All of lore.kernel.org
 help / color / mirror / Atom feed
From: Dust Li <dust.li@linux.alibaba.com>
To: Wenjia Zhang <wenjia@linux.ibm.com>,
	"D. Wythe" <alibuda@linux.alibaba.com>,
	kgraul@linux.ibm.com, jaka@linux.ibm.com, wintera@linux.ibm.com
Cc: kuba@kernel.org, davem@davemloft.net, netdev@vger.kernel.org,
	linux-s390@vger.kernel.org, linux-rdma@vger.kernel.org
Subject: Re: [PATCH net 1/5] net/smc: fix dangling sock under state SMC_APPFINCLOSEWAIT
Date: Fri, 13 Oct 2023 20:27:29 +0800	[thread overview]
Message-ID: <20231013122729.GU92403@linux.alibaba.com> (raw)
In-Reply-To: <6666db42-a4de-425e-a96d-bfa899ab265e@linux.ibm.com>

On Fri, Oct 13, 2023 at 01:52:09PM +0200, Wenjia Zhang wrote:
>
>
>On 13.10.23 07:32, Dust Li wrote:
>> On Thu, Oct 12, 2023 at 01:51:54PM +0200, Wenjia Zhang wrote:
>> > 
>> > 
>> > On 12.10.23 04:37, D. Wythe wrote:
>> > > 
>> > > 
>> > > On 10/12/23 4:31 AM, Wenjia Zhang wrote:
>> > > > 
>> > > > 
>> > > > On 11.10.23 09:33, D. Wythe wrote:
>> > > > > From: "D. Wythe" <alibuda@linux.alibaba.com>
>> > > > > 
>> > > > > Considering scenario:
>> > > > > 
>> > > > >                  smc_cdc_rx_handler_rwwi
>> > > > > __smc_release
>> > > > >                  sock_set_flag
>> > > > > smc_close_active()
>> > > > > sock_set_flag
>> > > > > 
>> > > > > __set_bit(DEAD)            __set_bit(DONE)
>> > > > > 
>> > > > > Dues to __set_bit is not atomic, the DEAD or DONE might be lost.
>> > > > > if the DEAD flag lost, the state SMC_CLOSED  will be never be reached
>> > > > > in smc_close_passive_work:
>> > > > > 
>> > > > > if (sock_flag(sk, SOCK_DEAD) &&
>> > > > >      smc_close_sent_any_close(conn)) {
>> > > > >      sk->sk_state = SMC_CLOSED;
>> > > > > } else {
>> > > > >      /* just shutdown, but not yet closed locally */
>> > > > >      sk->sk_state = SMC_APPFINCLOSEWAIT;
>> > > > > }
>> > > > > 
>> > > > > Replace sock_set_flags or __set_bit to set_bit will fix this problem.

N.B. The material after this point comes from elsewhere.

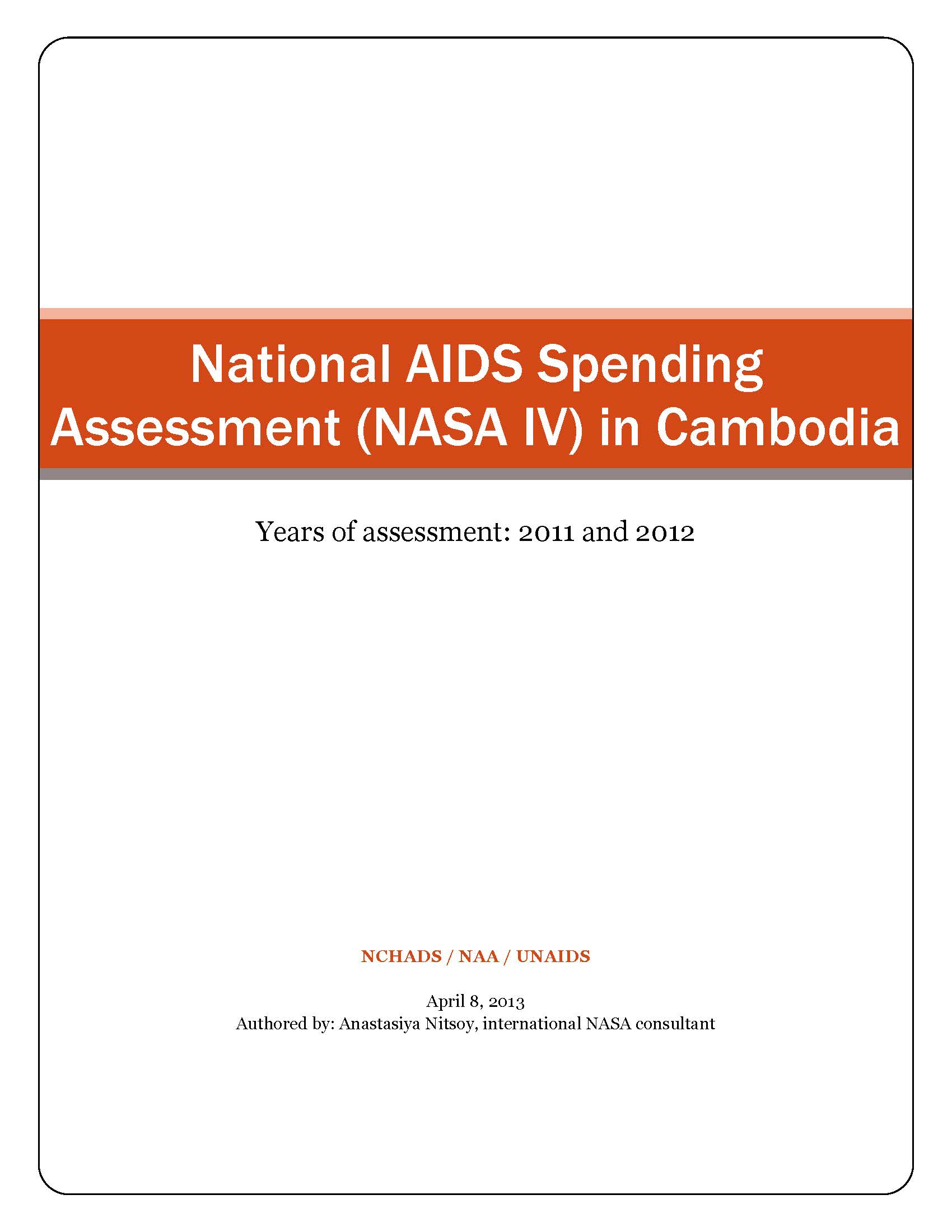 National AIDS Spending  Assessment (NASA IV) in Cambodia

>> > > > > Since set_bit is atomic.
>> > > > > 
>> > > > I didn't really understand the scenario. What is
>> > > > smc_cdc_rx_handler_rwwi()? What does it do? Don't it get the lock
>> > > > during the runtime?
>> > > > 
>> > > 
>> > > Hi Wenjia,
>> > > 
>> > > Sorry for that, It is not smc_cdc_rx_handler_rwwi() but
>> > > smc_cdc_rx_handler();
>> > > 
>> > > Following is a more specific description of the issues
>> > > 
>> > > 
>> > > lock_sock()
>> > > __smc_release
>> > > 
>> > > smc_cdc_rx_handler()
>> > > smc_cdc_msg_recv()
>> > > bh_lock_sock()
>> > > smc_cdc_msg_recv_action()
>> > > sock_set_flag(DONE) sock_set_flag(DEAD)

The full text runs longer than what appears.